• **Task prompt**
Write out the full set of records exactly. Any pictures in them do not belong in the copy.
-- Start Input rows --
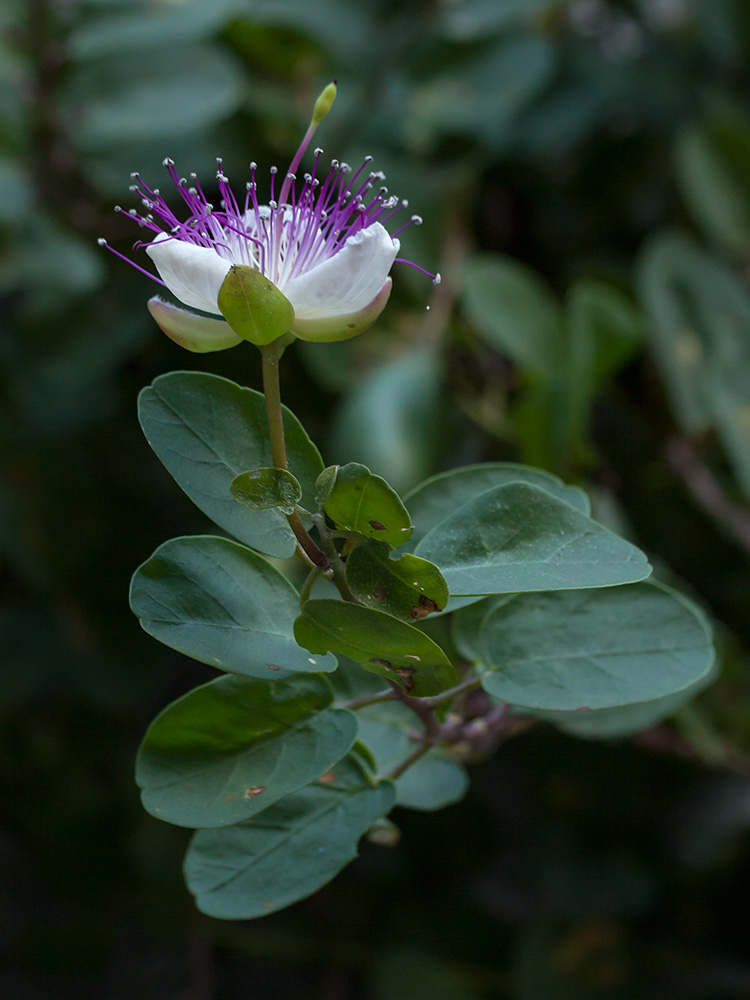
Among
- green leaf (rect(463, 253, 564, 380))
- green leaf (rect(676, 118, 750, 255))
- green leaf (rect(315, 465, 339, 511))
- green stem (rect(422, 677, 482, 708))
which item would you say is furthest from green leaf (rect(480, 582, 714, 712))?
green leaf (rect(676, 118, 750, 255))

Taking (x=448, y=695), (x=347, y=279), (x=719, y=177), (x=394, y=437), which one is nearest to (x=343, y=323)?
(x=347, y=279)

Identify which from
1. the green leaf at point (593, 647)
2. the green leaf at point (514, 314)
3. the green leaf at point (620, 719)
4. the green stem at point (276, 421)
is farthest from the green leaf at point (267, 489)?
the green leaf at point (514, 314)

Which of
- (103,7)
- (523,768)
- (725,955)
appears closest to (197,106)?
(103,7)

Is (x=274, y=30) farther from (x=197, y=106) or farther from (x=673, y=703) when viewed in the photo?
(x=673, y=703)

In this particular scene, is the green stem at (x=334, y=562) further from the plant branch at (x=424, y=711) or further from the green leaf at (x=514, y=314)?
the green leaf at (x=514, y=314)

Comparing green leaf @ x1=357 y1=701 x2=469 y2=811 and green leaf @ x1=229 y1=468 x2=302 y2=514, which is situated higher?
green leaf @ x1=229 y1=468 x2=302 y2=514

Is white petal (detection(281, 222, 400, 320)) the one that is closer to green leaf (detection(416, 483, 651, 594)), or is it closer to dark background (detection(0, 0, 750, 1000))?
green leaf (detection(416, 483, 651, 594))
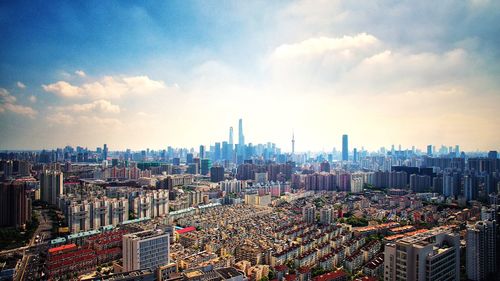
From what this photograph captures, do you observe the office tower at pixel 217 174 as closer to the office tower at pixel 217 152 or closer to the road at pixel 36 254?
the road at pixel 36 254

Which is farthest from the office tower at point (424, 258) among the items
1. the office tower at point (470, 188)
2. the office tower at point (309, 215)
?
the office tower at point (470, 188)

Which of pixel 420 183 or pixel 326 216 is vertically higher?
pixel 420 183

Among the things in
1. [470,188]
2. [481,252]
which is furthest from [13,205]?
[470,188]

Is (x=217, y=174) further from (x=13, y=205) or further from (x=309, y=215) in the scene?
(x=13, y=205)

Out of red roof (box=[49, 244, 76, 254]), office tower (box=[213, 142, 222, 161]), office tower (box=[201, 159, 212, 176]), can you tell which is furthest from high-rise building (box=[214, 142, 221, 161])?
-- End Input rows --
• **Answer to the exercise**
Among
- green leaf (rect(463, 253, 564, 380))
- green leaf (rect(676, 118, 750, 255))
- green leaf (rect(315, 465, 339, 511))
- green stem (rect(422, 677, 482, 708))
which item would you say is furthest from green leaf (rect(480, 582, 714, 712))?
green leaf (rect(676, 118, 750, 255))

Taking (x=448, y=695), (x=347, y=279), (x=719, y=177), (x=394, y=437), which one is nearest to (x=343, y=323)?
(x=347, y=279)

Identify which from
1. the green leaf at point (593, 647)
2. the green leaf at point (514, 314)
3. the green leaf at point (620, 719)
4. the green stem at point (276, 421)
is farthest from the green leaf at point (267, 489)?
the green leaf at point (514, 314)

Which of
- (103,7)
- (523,768)
- (725,955)
appears closest to (197,106)?
(103,7)

Is (x=274, y=30) farther from (x=197, y=106) or farther from (x=673, y=703) when viewed in the photo?
(x=673, y=703)

In this particular scene, is the green stem at (x=334, y=562) further from the plant branch at (x=424, y=711) or further from the green leaf at (x=514, y=314)?
the green leaf at (x=514, y=314)

Comparing green leaf @ x1=357 y1=701 x2=469 y2=811 and green leaf @ x1=229 y1=468 x2=302 y2=514, which is situated higher?
green leaf @ x1=229 y1=468 x2=302 y2=514

Is white petal (detection(281, 222, 400, 320)) the one that is closer to green leaf (detection(416, 483, 651, 594)), or is it closer to dark background (detection(0, 0, 750, 1000))?
green leaf (detection(416, 483, 651, 594))
From what this photograph captures, do you observe the office tower at pixel 217 174 as closer to the office tower at pixel 217 152 or closer to the road at pixel 36 254?
the road at pixel 36 254

Which is farthest from the office tower at point (424, 258) among the items
1. the office tower at point (470, 188)
2. the office tower at point (309, 215)
?
the office tower at point (470, 188)

Which of pixel 420 183 or pixel 326 216 is vertically higher?
pixel 420 183

Among the things in
1. [470,188]
2. [481,252]
which is furthest from [13,205]?
[470,188]

Is (x=217, y=174) further from (x=13, y=205) or further from (x=309, y=215) in the scene?
(x=13, y=205)

Out of red roof (box=[49, 244, 76, 254]), office tower (box=[213, 142, 222, 161]), office tower (box=[201, 159, 212, 176]), can you tell which is furthest from high-rise building (box=[214, 142, 221, 161])?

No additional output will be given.